Poseidon – modelling the sustainable and responsible approach to the future of fishing Poseidon is an agent-based fishing model, created by The University of Oxford – School of Geography and the Environment in partnership with the charity Ocean Conservancy and Arizona State University. The model is designed to assist fishery managers and policy decision-makers understand trade-offs and identify sustainable fisheries management solutions.
The existing model needed an appealing visualization to ensure that the model outputs would be accessible and engaging for potential consumers of the research. The remit for Phase 1 of the project focused on the delivery of a visualization interface to generate interest, enthusiasm and support for the wider roll-out of the model. Oxford Computer Consultants applied our considerable user experience and UI design skills coupled with the latest web-technologies to create an engaging user interface suitable for use as a demo product at a fisheries conference with key stakeholders in Indonesia, where it was well received.
After gaining further support for the project, OCC started on Phase 2 of development which they have recently completed.. The remit of Phase 2 was to extend the user interface to expand the range of fisheries that could be visualized and develop new option to explore spatial fishing patterns. OCC implemented new methods of data visualisations such as heatmaps of fish biomass, and fishing activity to enable decision-makers to quickly explore patterns in one visually and technically appealing interface.
The OCC design approach always puts the user experience first. So we conducted user-research for Phase 1, working closely with the client (acting as product owner) at all times to guide our collaborative design decisions. We also researched the most appropriate mapping libraries and technologies we could deploy for this project.
OCC joined with the School of Geography and the Environment’s team of software developers who were working on Poseidon. OCC designed a new data structure for the model output, which was more scalable, human readable and maintainable – migrating from CSV files to JSON format.
As outlined, the remit of Phase 1 was to deliver a demonstrator iteration of the model which was developed in four weeks, so speed of delivery was vital to the success of the projectOCC worked in an agile manner, collaboratively with the School’s developer team and the product owner – the Poseidon Project Director at Ocean Conservancy. OCC operated in short one-week development cycles using tools such as Trello to track development features and project progress. Scheduled weekly calls were instrumental in refining these.Phase 2 operated in a similar way, but in this case we migrated to GitHub at the request of our client and our project team to track features for the project deliverables.
OCC Project Features
REACT proved to be a crucial choice as we used it to develop the overall frontend UI. We also made use of a third-party charting library (also in REACT), for chart creation. The charts are easily configurable on the fly; modifying to suit the user’s needs. The charts are synched to the simulation as it runs on the map by way of a moving vertical line that sweeps across the time axis.
Phase 1 UI deliverables include the capability of displaying simple chart types with configurable chart series (datasets). A fully interactive global map is shown with both scrolling and zooming functionality available. The map exhibits a running simulation of different vessel types (these can be fully selected and configured) on their fishing journeys over several years. The map can also show banned fishing zones.
Phase 1 UI was a locally hosted web app, stored on a user’s laptop, running in a browser.

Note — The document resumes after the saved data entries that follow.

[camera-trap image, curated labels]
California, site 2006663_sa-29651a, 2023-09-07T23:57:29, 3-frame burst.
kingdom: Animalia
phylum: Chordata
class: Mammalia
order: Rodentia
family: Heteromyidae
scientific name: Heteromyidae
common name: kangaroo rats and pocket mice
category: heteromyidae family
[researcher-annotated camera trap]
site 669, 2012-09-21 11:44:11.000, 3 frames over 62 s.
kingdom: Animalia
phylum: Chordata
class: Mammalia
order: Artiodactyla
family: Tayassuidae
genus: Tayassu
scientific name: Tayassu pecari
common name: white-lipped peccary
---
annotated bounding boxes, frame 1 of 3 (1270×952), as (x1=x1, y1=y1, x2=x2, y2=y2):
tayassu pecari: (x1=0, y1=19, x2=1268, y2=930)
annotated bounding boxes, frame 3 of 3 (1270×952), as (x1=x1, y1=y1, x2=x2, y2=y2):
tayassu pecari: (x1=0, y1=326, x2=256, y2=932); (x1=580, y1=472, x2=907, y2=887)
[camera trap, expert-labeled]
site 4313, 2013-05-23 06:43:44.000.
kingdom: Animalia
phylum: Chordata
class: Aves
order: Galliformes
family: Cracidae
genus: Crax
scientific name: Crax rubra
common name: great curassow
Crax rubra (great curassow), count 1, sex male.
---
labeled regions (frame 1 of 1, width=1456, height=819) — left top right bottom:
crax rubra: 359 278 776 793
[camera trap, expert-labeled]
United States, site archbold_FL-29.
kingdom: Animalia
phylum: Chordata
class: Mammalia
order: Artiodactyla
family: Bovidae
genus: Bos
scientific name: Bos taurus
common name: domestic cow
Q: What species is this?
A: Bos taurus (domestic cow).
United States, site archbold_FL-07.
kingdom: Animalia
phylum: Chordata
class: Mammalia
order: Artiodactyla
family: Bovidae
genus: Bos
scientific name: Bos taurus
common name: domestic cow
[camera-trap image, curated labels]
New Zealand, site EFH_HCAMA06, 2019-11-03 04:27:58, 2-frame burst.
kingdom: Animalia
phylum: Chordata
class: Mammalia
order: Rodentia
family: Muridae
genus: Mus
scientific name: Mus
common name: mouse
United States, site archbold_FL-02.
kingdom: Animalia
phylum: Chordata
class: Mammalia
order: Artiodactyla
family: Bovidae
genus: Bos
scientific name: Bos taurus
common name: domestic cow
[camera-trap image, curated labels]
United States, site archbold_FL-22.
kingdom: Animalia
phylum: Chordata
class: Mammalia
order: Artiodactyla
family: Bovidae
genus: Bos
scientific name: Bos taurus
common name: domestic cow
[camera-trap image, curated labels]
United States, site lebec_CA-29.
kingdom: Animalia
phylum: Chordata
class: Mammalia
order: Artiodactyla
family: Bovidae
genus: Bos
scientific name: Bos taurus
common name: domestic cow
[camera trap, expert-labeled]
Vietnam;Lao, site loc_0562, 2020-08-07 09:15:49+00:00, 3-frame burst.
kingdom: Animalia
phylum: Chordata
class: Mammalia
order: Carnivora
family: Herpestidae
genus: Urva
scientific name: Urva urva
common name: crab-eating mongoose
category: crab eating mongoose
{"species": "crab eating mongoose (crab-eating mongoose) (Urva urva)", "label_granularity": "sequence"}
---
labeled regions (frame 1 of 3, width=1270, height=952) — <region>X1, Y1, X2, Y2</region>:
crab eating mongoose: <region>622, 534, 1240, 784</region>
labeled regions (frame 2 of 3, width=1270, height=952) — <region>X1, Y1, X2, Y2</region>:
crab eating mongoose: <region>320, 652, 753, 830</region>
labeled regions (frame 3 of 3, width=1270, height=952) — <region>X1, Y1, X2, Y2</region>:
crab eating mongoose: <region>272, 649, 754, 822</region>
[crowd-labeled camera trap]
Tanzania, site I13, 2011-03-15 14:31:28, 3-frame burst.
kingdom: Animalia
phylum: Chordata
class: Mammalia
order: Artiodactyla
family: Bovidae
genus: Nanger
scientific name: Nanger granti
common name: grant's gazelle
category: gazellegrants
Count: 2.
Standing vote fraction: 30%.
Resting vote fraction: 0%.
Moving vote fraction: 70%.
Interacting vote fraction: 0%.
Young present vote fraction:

Phase 2 sees the web app migrating to The University of Oxford servers so that it can be accessed remotely via the internet on a global basis. In order to expand the applicability of the tool and deliver the insights most useful for decisionmakers, Phase 2 included the addition of Fish Aggregation Devices (FADs), floating objects used to attract tuna; this posed a unique challenge as the web app needed to display almost 10,000 FADs floating individually on currents. Phase 2 also delivered a number of features designed to help users better interpret simulation results, including spatial heatmaps presenting aggregated fishing activity and fish biomass data, markers to display milestones along the simulation timeline, and controls to alter the speed of the simulation. These additions allow users to see trends and results from different fishing policies. Additional features can be fully customisable by being toggled on or off by the user.
As a team we faced challenges with Mapbox regarding improving levels of GPU performance. We are using Mapbox in a non-standard way, utilising it as part of an animation of an agent-based model interfacing with considerably sized datasets. The UI design comprises multiple types of visual datapoints numbering in the 10,000s, constantly moving, updating and being interpolated. OCC created custom canvas layers, with vessels and FADs drawn separately, which sit between standard Mapbox layers to ensure the optimal operation of the animation. This custom canvas layer can be toggled on/off to assist users if they experience challenging levels of GPU performance when using the tool.